OpenWhispr and Sam (HeySam) are both AI meeting assistants for recording, transcription, and summaries, compared here on pricing, features, and workflow fit. OpenWhispr: Open-source, privacy-first voice-to-text desktop app for Mac, Windows, and Linux that also transcribes meetings into AI-organized notes. Sam (HeySam): Multi-agent AI sales copilot that joins calls, records and analyzes meetings, and assists sales engineers in Slack. They overlap on ai-meeting-assistants, so the right pick depends on team size, budget, and which meeting workflows you automate.
For ai-meeting-assistants workflows, shortlist OpenWhispr when privately transcribing computer-audio meetings without a bot joining the call matters most, and Sam (HeySam) when supporting reps with real-time technical answers during sales calls matters most.

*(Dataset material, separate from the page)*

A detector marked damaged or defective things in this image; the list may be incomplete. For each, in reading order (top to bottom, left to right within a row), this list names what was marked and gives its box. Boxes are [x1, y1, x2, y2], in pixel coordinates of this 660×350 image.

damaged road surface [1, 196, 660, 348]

Both record across Zoom, Google Meet, and Microsoft Teams; trial each on real meetings before committing.
Open-source, privacy-first voice-to-text desktop app for Mac, Windows, and Linux that also transcribes meetings into AI-organized notes.
AI Notepad that turns rough meeting notes plus transcript into structured minutesBring-your-own-key cloud model option for flexibilityCross-platform desktop app for macOS, Windows, and Linux
Multi-agent AI sales copilot that joins calls, records and analyzes meetings, and assists sales engineers in Slack.
AI RFP Copilot that completes RFPs in Google Sheets from call dataAI Sales Engineer that answers technical questions in real time on SlackCall summaries, video recaps, and CRM updates delivered to Slack
OpenWhispr is a free tier with paid upgrades (freemium); Sam (HeySam) is a free tier with paid upgrades (freemium). Always confirm current pricing on each vendor's site before buying.
Open-source and auditable, with code published on GitHub
Joins and records calls on Zoom, Teams, and Google Meet
Standout feature
Cross-platform desktop app for macOS, Windows, and Linux
AI Sales Engineer that answers technical questions in real time on Slack
Team usage
Local transcription via bundled Whisper and NVIDIA Parakeet models
Call summaries, video recaps, and CRM updates delivered to Slack
Integrations
Bring-your-own-key cloud model option for flexibility
AI RFP Copilot that completes RFPs in Google Sheets from call data
Languages & capture
AI Notepad that turns rough meeting notes plus transcript into structured minutes
Sizzle Reel short video summaries for follow-ups
Best-fit workflow
Full-text search and AI Chat across captured meetings
Customer-facing Ask AI bot for documentation and communities
Best for
OpenWhispr
Choose OpenWhispr if you need privately transcribing computer-audio meetings without a bot joining the call — strengths include fully open source, so users can inspect and self-host the code.
Sam (HeySam)
Choose Sam (HeySam) if you need supporting reps with real-time technical answers during sales calls — strengths include surfaces sales-engineering expertise on calls without a human se on every meeting.
Pros & cons
OpenWhispr
+ Fully open source, so users can inspect and self-host the code
+ Local model support enables private, offline transcription
- Primarily a dictation tool, so meeting features are secondary rather than the main focus
Sam (HeySam)
+ Surfaces sales-engineering expertise on calls without a human SE on every meeting
+ Deep native Slack integration suits Slack-centric go-to-market teams
- Slack-centric workflow may not fit teams that do not standardize on Slack
FAQ
Is OpenWhispr or Sam (HeySam) better for AI meeting notes?
It depends on your workflow. OpenWhispr is strong for privately transcribing computer-audio meetings without a bot joining the call, while Sam (HeySam) is strong for supporting reps with real-time technical answers during sales calls. Both transcribe and summarize meetings.
How do OpenWhispr and Sam (HeySam) compare on price?
OpenWhispr is a free tier with paid upgrades and Sam (HeySam) is a free tier with paid upgrades. Check each vendor's pricing page for the latest plans and free-tier limits.
Can I use both OpenWhispr and Sam (HeySam)?
Yes. Many teams run more than one meeting assistant when the workflows are complementary and the budget is justified.